Redefining the Rules: How to Have Lasting Love in the Modern Age
- September 5, 2015
- Posted by: Jen Rode
- Category: Relationships,
Every day lately I wake up feeling like a different person, and so does my husband Ben. I’m curious to hear who else is experiencing this in your life, and how is it affecting you?
For me, my relationship, family, and business are evolving rapidly, and I’m trying to catch up energetically, emotionally, and physically to all of the mind-blowing awesomeness we’ve been blessed to create in the past few years.
Last night, we held our monthly event in San Diego and I was overcome with a combination of excitement, sadness, and anxiety before the event. Some of the emotion belonged to me, some of it was the collective, and I’m not sure what the rest of it was. It doesn’t matter. I just needed it out of my body.
So Ben, my amazingly supportive husband, did an impromptu Explosive Sexual Healing session with me, and I cried and cried and we laughed together at the ridiculousness of the silly voice in my head that still reminds me that I’m a human being in a body.
I’m grateful for our beautiful children, our supportive team, our soul family friends. I’m grateful to have the freedom to do what I love and make a wonderful living doing it.
And I’m most grateful for the relationship I have with Ben. Every day I ask myself, how do we continue to create Lasting Love in our modern age of constant evolution, transition, and transformation?
I’m always asking the question, and the question itself is continually morphing. Ben and I are constantly staying curious and seeking new ways to court one another, to flirt, to go deeper. We are always seeking out the blocks and probing each other to play bigger.
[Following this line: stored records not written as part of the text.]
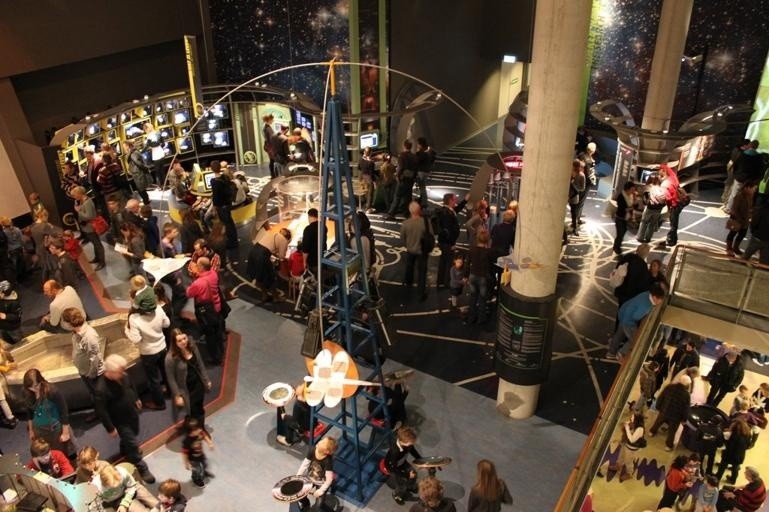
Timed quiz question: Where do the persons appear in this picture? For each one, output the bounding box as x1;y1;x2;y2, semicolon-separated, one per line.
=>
249;209;328;303
562;127;598;242
345;212;378;322
724;139;769;266
467;459;513;511
1;140;249;427
263;114;313;178
359;136;436;221
277;381;455;512
400;201;435;303
20;328;213;511
436;192;518;318
599;333;768;510
612;164;691;253
606;243;667;360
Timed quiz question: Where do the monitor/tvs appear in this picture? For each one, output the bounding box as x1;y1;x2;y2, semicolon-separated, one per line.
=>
294;107;313;132
359;131;380;151
55;96;237;179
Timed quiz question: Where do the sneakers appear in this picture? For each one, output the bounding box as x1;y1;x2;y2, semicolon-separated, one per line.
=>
144;400;165;410
195;481;204;488
391;491;404;505
277;435;291;446
142;472;154;484
607;352;624;365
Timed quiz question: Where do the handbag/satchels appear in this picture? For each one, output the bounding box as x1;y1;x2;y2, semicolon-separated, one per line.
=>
725;219;741;232
194;303;218;330
112;172;127;187
420;231;435;253
91;216;110;235
610;263;628;288
628;437;646;448
270;255;279;265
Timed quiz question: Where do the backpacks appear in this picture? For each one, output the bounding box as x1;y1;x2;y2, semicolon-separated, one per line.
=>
214;173;238;202
430;208;442;235
676;187;690;208
650;183;665;205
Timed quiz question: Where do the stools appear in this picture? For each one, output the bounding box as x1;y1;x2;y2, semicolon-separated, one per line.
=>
304;422;326;438
289;278;301;301
380;458;395;489
371;418;385;426
331;470;336;494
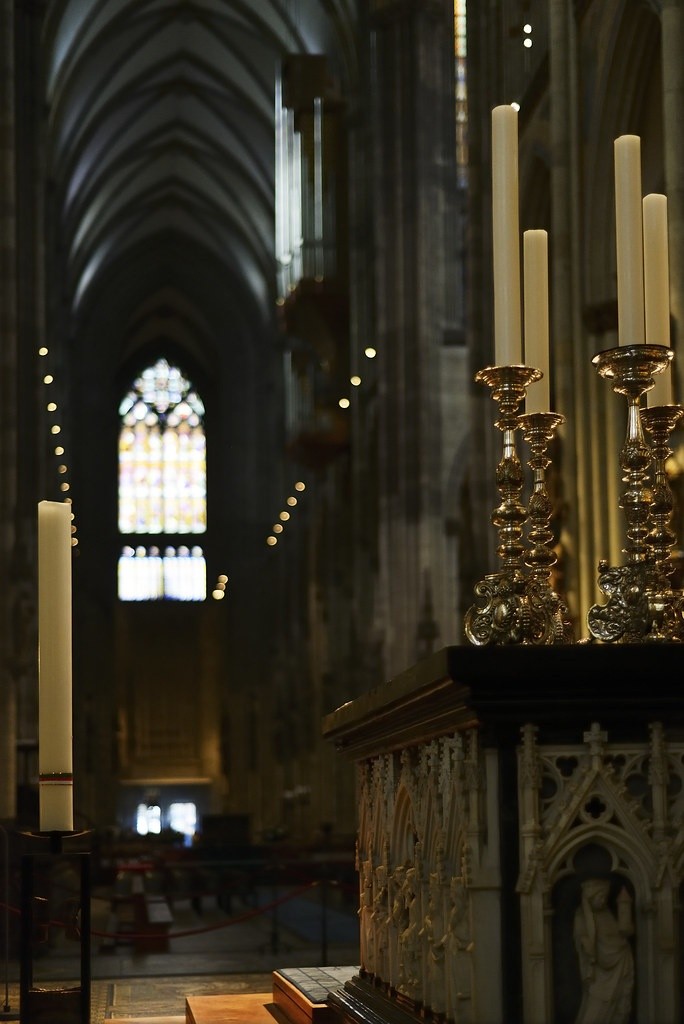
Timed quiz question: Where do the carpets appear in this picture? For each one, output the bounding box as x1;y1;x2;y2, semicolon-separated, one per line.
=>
0;867;363;985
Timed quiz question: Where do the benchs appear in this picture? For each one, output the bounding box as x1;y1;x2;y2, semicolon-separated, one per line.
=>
77;838;363;918
326;968;430;1024
132;876;173;958
271;965;362;1024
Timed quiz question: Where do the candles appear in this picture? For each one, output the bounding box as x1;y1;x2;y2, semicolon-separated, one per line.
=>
36;497;75;835
491;104;524;370
642;193;676;410
613;133;645;349
522;227;549;416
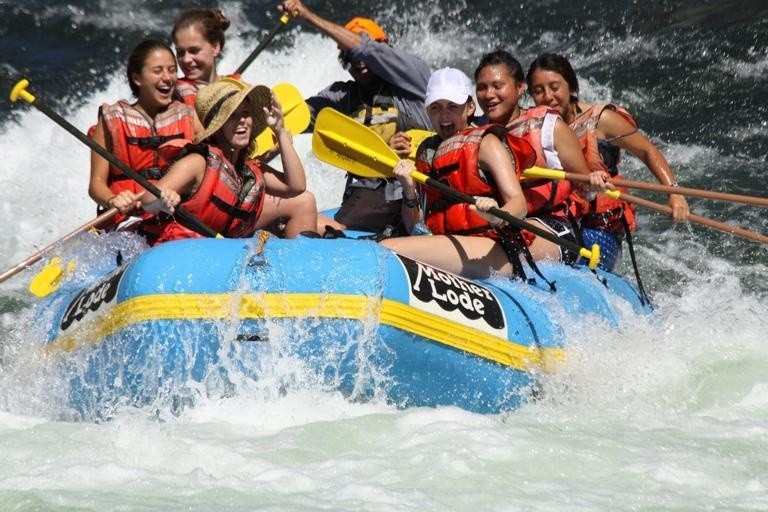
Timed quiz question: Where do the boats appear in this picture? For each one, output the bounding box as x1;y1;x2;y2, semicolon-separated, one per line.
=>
36;205;649;417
This is a question of ongoing intrigue for me…
What I’m sure of is that the old way of doing things is no longer working. We need to throw out the old rules and start from scratch.
When Ben and I met, we both had mastered the traditional dating rules, and we were bored with the game. We were yearning for more depth, more intimacy, and more connection on physical, mental, and emotional levels than we’d experienced in previous relationships. We were starving to be truly met and authentically partnered in spiritual growth. We were looking for someone to challenge us to grow and to hold us to our higher selves, even though we didn’t know what that meant at the time.
So we decided to do something Revolutionary. We dropped the dating game and the roles. Ben and I married 30 days after meeting. The decision to marry was instantaneous for both of us… We both had a powerful knowing that this was the One.
We were vulnerable, truthful, direct, straightforward and honest. We let each other see not just the “good” parts, but the ugly, the wounded, the emotional. We put all of our cards on the table. We said what we wanted.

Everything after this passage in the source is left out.